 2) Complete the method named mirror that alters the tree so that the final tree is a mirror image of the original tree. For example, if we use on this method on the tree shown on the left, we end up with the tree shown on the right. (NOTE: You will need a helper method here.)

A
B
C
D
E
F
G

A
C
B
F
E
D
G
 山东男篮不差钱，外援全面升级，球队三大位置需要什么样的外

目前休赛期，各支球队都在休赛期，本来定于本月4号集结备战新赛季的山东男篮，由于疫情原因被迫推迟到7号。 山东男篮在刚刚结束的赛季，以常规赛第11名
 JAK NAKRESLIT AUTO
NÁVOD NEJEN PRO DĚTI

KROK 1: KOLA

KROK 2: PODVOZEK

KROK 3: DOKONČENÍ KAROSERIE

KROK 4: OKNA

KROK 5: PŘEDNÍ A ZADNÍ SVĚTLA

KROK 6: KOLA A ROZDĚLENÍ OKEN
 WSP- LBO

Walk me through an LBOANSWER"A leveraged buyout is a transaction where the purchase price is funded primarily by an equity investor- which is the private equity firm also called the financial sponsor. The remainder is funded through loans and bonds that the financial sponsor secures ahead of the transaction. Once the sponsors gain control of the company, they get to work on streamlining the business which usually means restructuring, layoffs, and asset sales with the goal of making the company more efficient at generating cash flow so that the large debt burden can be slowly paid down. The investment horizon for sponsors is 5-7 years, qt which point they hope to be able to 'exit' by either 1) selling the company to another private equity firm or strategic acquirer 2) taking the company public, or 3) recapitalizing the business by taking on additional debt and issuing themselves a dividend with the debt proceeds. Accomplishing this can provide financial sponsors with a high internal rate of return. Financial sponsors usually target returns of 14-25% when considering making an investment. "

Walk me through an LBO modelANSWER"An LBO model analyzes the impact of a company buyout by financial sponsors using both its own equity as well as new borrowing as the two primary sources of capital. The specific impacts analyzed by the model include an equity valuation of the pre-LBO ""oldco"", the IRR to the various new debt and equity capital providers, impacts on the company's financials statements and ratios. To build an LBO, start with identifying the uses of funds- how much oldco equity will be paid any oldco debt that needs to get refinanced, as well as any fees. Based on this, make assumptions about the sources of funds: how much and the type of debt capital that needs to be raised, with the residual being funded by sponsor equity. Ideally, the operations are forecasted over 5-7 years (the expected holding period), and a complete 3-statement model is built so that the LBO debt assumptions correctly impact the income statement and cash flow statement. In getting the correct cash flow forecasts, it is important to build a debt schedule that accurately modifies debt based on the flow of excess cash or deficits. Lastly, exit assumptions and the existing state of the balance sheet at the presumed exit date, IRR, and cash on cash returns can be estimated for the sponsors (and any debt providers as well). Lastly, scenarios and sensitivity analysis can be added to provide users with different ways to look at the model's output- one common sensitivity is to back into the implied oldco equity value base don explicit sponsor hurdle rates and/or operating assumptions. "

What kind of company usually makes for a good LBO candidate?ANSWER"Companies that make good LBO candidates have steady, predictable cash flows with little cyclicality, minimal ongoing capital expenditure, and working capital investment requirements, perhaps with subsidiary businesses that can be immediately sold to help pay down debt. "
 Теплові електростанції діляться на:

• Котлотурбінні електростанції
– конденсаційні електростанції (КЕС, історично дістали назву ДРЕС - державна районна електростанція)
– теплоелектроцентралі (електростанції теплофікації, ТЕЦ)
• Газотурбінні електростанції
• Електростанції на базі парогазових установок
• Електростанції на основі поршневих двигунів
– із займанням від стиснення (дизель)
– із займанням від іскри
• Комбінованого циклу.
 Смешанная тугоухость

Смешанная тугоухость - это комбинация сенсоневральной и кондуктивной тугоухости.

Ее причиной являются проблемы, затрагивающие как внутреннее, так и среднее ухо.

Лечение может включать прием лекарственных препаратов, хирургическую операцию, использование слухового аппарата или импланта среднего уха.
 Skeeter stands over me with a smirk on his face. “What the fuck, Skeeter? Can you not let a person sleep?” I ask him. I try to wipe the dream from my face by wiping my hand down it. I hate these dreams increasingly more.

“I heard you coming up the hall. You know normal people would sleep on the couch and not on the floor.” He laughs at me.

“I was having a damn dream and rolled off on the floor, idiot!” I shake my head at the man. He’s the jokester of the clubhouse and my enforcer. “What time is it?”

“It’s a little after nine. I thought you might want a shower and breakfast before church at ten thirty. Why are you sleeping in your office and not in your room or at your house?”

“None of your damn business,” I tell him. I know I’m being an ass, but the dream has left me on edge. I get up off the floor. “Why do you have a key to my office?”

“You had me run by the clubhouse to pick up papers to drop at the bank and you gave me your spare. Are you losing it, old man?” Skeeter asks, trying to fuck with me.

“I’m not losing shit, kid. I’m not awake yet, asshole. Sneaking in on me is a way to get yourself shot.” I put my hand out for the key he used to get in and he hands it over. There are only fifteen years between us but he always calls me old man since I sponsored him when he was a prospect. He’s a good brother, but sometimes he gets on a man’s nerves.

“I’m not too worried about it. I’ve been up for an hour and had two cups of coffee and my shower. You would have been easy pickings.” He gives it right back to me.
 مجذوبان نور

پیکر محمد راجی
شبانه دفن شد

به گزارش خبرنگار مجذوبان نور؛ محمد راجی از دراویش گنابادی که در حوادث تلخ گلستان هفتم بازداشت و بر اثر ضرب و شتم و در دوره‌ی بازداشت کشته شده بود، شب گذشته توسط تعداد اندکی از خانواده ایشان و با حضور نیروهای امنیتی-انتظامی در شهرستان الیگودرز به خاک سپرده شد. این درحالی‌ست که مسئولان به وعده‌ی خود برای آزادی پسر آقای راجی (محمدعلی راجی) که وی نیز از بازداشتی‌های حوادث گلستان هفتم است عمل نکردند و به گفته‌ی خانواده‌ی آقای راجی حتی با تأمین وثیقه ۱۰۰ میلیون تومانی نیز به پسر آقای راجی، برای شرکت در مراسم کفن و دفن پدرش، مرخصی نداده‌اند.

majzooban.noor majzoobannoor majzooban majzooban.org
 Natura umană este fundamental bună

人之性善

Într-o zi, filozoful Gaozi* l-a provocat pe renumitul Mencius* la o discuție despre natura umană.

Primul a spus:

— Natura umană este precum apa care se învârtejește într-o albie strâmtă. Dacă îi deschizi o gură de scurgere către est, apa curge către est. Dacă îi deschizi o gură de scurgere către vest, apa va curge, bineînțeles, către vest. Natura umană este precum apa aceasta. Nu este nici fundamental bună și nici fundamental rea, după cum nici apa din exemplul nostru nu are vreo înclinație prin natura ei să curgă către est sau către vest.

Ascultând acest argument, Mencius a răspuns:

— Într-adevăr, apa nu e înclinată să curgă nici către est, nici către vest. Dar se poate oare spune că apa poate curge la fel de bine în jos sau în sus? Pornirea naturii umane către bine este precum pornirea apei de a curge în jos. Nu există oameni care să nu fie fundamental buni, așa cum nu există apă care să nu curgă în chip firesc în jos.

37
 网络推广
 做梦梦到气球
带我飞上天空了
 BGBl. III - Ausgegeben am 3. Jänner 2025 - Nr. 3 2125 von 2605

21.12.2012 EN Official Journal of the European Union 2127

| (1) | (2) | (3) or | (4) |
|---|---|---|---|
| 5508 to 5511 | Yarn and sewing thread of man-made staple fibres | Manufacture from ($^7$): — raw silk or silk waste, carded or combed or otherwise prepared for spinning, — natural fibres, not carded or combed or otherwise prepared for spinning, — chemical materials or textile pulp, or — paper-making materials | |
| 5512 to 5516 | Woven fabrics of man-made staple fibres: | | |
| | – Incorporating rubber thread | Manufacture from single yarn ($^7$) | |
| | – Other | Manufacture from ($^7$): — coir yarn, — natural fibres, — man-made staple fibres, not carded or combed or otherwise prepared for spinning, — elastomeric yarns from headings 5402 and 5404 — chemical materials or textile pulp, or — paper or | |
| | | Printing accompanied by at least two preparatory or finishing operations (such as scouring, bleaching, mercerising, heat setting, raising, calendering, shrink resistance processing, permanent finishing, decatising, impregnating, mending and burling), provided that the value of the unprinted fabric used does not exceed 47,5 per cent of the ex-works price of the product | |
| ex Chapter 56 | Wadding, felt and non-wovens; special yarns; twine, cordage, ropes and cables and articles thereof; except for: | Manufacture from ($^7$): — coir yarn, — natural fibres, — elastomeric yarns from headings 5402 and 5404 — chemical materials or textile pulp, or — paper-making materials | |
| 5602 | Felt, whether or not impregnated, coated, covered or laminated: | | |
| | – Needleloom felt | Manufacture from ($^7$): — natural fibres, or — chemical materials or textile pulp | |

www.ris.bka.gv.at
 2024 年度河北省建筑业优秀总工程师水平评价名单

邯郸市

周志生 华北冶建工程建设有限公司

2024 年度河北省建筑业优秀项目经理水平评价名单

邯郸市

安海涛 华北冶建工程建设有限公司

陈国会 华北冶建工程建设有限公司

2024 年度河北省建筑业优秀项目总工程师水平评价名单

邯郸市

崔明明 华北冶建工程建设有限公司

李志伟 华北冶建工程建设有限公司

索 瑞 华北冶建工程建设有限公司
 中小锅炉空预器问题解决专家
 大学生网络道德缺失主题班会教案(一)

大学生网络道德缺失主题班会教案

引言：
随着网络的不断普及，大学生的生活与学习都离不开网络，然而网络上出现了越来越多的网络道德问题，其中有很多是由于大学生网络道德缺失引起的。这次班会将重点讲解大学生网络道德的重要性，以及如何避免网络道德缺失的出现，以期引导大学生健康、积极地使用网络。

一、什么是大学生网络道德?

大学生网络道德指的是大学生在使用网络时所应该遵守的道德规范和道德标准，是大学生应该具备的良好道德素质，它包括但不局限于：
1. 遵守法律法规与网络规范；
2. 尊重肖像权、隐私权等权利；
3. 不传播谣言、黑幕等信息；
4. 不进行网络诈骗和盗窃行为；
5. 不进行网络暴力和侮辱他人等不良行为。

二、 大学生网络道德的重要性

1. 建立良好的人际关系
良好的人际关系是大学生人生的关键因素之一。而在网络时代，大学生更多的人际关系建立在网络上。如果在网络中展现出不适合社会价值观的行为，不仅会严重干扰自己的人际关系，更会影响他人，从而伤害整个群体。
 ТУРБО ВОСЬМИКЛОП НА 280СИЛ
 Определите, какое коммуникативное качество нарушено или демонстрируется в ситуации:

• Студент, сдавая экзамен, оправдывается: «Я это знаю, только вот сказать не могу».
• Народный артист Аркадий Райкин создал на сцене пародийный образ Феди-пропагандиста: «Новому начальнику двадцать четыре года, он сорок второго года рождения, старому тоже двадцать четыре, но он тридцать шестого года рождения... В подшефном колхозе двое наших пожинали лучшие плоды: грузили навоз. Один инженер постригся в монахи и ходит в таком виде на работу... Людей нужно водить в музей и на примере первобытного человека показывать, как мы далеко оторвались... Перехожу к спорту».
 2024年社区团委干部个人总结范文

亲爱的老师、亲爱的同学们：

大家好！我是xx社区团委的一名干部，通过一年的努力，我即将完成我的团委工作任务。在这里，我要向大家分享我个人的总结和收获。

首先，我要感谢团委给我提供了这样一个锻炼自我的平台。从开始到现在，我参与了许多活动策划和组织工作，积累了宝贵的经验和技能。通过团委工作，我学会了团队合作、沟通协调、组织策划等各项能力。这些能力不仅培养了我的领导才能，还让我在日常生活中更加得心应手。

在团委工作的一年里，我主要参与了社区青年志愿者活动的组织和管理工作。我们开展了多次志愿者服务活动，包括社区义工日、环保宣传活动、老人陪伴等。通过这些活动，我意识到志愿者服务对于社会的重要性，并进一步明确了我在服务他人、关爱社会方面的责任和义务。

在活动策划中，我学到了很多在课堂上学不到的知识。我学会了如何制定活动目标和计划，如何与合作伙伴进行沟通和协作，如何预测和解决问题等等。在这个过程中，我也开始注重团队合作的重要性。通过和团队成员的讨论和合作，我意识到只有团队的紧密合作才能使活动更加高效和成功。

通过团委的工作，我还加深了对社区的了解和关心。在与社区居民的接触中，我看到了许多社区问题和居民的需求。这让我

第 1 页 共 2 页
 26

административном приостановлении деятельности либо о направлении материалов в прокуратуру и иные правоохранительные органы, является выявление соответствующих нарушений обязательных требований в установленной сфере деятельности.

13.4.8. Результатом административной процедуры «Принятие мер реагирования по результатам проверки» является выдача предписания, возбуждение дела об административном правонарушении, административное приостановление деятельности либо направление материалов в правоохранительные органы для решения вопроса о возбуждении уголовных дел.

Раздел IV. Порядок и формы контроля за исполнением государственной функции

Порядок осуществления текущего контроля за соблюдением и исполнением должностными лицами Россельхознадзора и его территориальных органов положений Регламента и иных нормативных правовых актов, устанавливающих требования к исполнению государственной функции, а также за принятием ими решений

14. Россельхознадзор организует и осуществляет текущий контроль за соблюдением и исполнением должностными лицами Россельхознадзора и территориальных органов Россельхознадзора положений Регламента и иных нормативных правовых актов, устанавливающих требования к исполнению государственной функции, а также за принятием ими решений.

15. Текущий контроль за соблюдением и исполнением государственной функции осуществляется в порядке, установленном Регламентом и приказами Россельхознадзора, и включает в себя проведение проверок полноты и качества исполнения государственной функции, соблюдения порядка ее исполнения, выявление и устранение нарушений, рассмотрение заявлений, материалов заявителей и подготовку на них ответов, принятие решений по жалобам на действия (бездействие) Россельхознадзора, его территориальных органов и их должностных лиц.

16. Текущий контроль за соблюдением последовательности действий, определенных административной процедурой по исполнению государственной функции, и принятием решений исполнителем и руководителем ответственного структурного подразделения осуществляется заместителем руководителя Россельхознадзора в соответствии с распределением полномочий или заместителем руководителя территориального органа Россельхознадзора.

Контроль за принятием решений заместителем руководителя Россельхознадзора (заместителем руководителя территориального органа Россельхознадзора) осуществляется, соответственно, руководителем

What is needed: Select every line in the records above that contains the word "KROK".

Task solution:
KROK 1: KOLA
KROK 2: PODVOZEK
KROK 3: DOKONČENÍ KAROSERIE
KROK 4: OKNA
KROK 5: PŘEDNÍ A ZADNÍ SVĚTLA
KROK 6: KOLA A ROZDĚLENÍ OKEN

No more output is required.